Hacker News new | ask | show | jobs
by gizmo385 2548 days ago
> There are a lot of moving pieces in our system and sometimes there are things outside of Google's control.

Are you implying that the cause of this outage is not Google's fault? If so, can you go into more details about that?

2 comments

> The disruptions with Google Cloud Networking and Load Balancing have been root caused to physical damage to multiple concurrent fiber bundles serving network paths in us-east1, and we expect a full resolution within the next 24 hours.

From the dashboard. Looks like this can be blamed on an Act of Backhoe.

Not him but oftentimes cloud outages can be due to issues with the network connections to the datacenter, or power outages.

Datacenters also sometimes have other single points of failure such as DNS, but those are within the company's control.

https://www.networkworld.com/article/3373646/network-problem...

https://www.datacenterknowledge.com/uptime/equinix-power-out...

But data centers are typically designed with network and power failures in mind, not? Isn’t this why these kind of ring based network topologies exist, so that whenever a single network connection fails, it can still easily be routed around?
Almost always, yes, but the problem is that everyone has to start routing around the problem and it creates congestion. Those redundant pipes don't sit idle. They are sharing the traffic.
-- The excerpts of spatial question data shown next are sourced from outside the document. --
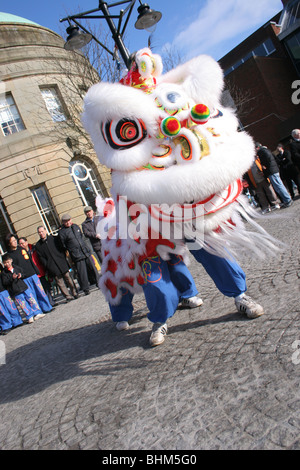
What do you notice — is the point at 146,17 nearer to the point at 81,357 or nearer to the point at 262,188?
the point at 262,188

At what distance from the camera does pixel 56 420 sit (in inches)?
87.3

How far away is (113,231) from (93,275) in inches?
197

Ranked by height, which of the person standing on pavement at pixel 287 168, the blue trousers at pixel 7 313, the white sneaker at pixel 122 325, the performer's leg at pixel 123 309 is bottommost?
the white sneaker at pixel 122 325

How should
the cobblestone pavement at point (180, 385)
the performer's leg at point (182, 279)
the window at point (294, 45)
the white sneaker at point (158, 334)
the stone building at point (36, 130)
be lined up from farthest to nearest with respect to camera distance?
the window at point (294, 45)
the stone building at point (36, 130)
the performer's leg at point (182, 279)
the white sneaker at point (158, 334)
the cobblestone pavement at point (180, 385)

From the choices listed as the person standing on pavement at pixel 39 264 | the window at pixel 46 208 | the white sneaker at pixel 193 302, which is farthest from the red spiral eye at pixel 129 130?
the window at pixel 46 208

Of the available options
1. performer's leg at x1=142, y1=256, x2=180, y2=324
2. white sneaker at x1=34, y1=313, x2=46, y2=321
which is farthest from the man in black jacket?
white sneaker at x1=34, y1=313, x2=46, y2=321

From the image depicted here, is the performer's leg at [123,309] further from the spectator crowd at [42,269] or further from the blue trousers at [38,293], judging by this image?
the blue trousers at [38,293]

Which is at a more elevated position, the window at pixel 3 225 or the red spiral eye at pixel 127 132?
the window at pixel 3 225

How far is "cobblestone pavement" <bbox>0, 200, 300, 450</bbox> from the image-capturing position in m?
1.56

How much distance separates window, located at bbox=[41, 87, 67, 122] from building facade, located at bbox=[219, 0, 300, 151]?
42.1 ft

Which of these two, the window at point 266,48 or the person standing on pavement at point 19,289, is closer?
the person standing on pavement at point 19,289

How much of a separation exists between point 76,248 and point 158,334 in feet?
16.6

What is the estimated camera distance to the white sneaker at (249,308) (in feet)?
8.07

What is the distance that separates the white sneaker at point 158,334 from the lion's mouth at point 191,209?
3.21 ft
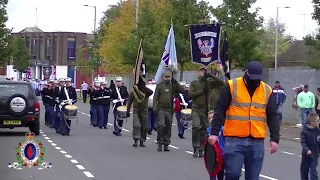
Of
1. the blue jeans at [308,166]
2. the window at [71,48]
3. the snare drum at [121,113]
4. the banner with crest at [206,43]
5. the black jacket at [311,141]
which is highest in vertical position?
the window at [71,48]

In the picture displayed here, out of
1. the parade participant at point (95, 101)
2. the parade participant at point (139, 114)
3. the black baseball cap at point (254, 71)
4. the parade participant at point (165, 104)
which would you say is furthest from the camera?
the parade participant at point (95, 101)

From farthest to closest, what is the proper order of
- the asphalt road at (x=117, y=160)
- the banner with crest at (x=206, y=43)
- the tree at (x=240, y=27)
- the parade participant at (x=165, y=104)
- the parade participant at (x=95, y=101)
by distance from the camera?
1. the tree at (x=240, y=27)
2. the parade participant at (x=95, y=101)
3. the parade participant at (x=165, y=104)
4. the banner with crest at (x=206, y=43)
5. the asphalt road at (x=117, y=160)

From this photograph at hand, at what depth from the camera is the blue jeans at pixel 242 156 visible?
8.59 m

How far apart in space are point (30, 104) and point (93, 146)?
408 cm

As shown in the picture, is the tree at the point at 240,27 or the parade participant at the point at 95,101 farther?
the tree at the point at 240,27

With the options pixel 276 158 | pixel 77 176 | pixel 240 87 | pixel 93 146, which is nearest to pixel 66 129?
pixel 93 146

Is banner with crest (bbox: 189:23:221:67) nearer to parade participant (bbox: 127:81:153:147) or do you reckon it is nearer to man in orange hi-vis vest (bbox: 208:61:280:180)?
parade participant (bbox: 127:81:153:147)

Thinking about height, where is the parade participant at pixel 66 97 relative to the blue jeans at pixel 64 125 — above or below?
above

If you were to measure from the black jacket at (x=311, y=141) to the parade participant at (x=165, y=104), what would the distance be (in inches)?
252

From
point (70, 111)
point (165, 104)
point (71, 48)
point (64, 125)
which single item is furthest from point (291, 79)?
point (71, 48)

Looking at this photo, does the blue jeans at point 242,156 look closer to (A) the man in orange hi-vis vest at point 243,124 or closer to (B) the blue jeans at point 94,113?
(A) the man in orange hi-vis vest at point 243,124

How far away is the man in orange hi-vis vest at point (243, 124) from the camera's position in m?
8.59

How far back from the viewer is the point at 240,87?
8.65 meters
As mentioned in another thread, in this case, Google has rerouted google.com traffic out of the region to try to mitigate the congestion.

On a smaller scale, to link up a few datacenters that are a few miles apart? Sure. On a grand scale though, no. Nobody's running an extra undersea cable from Japan to Singapore so that they can have a ring topology. Or trenching a second PBps of cables across the Appalachian Mountains. When something like that gets busted you go and reroute your least important traffic and send out the repair crew.